◆ **Exercise directions**
Put these lines into a Markdown table with the columns "Row" and "Line", numbering each row and leaving out any blank lines.

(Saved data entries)
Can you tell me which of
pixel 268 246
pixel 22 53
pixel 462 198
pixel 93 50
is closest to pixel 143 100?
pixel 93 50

◆ **The answer**
| Row | Line |
|---|---|
| 1 | Can you tell me which of |
| 2 | pixel 268 246 |
| 3 | pixel 22 53 |
| 4 | pixel 462 198 |
| 5 | pixel 93 50 |
| 6 | is closest to pixel 143 100? |
| 7 | pixel 93 50 |